● Consigne
Selon le texte ci-dessous sur l'idée d'un parlement séparé pour l'Irlande, pourquoi l'Angleterre peut-elle traiter l'Irlande unie avec une complète égalité ? Répondez en une à trois phrases.

● Texte à lire

== == ==

Il s’agit de savoir s’il est bon d’avoir deux parlemens au lieu d’un seul, l’un siégeant à Dublin, l’autre à Londres. On ne prétend pas que les deux parlemens puissent être complètement égaux ; l’un serait purement irlandais, et l’autre, pour toutes les questions générales, serait impérial, comme on dit en Angleterre. L’Irlande, qui vient de conquérir la liberté civile et la liberté religieuse, qui fait aujourd’hui partie d’un grand pays libre, deviendrait alors un pays subordonné et reculerait d’un siècle en arrière. Quelques intérêts, quelques ambitions, les haines, pourraient s’en réjouir; le patriotisme aurait à souffrir. Ce n’est pas par un simple effet du hasard que l’oppression en Irlande est contemporaine de la séparation, et la liberté de l’union. L’Angleterre peut traiter l’Irlande unie avec une complète égalité : les passions irlandaises ne mettent pas en péril le gouvernement britannique quand elles s’amortissent et se perdent au milieu de passions et de préjugés contraires; mais l’Angleterre ne peut admettre que les passions irlandaises soient réunies en faisceau, constituées en corps et viennent lui faire échec. Si l’Irlande avait un parlement séparé, ce parlement ne serait pas seulement subordonné, il serait opprimé et corrompu.

== == ==

● Données fournies
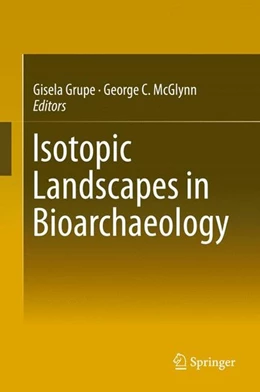 Abbildung von Grupe / McGlynn | Isotopic Landscapes in Bioarchaeology | 1. Auflage | 2016 | beck-shop.de
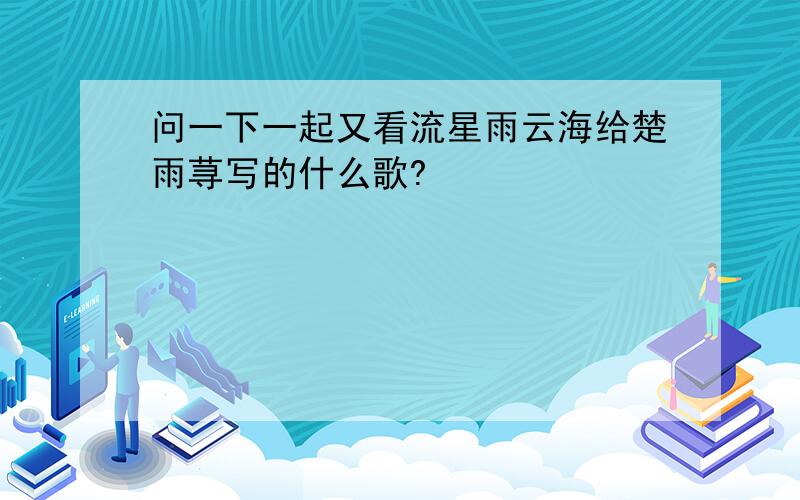 问一下一起又看流星雨云海给楚雨荨写的什么歌?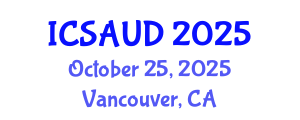 International Conference on Sustainable Architecture and Urban Design (ICSAUD) October 25, 2025 - Vancouver, Canada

== == ==

● Réponse attendue
Dans l'union, les passions irlandaises ne mettent pas en péril le gouvernement britannique, car elles s'amortissent et se perdent au milieu de passions et de préjugés contraires. L'Angleterre ne peut en revanche admettre que ces passions soient réunies en faisceau, constituées en corps et viennent lui faire échec.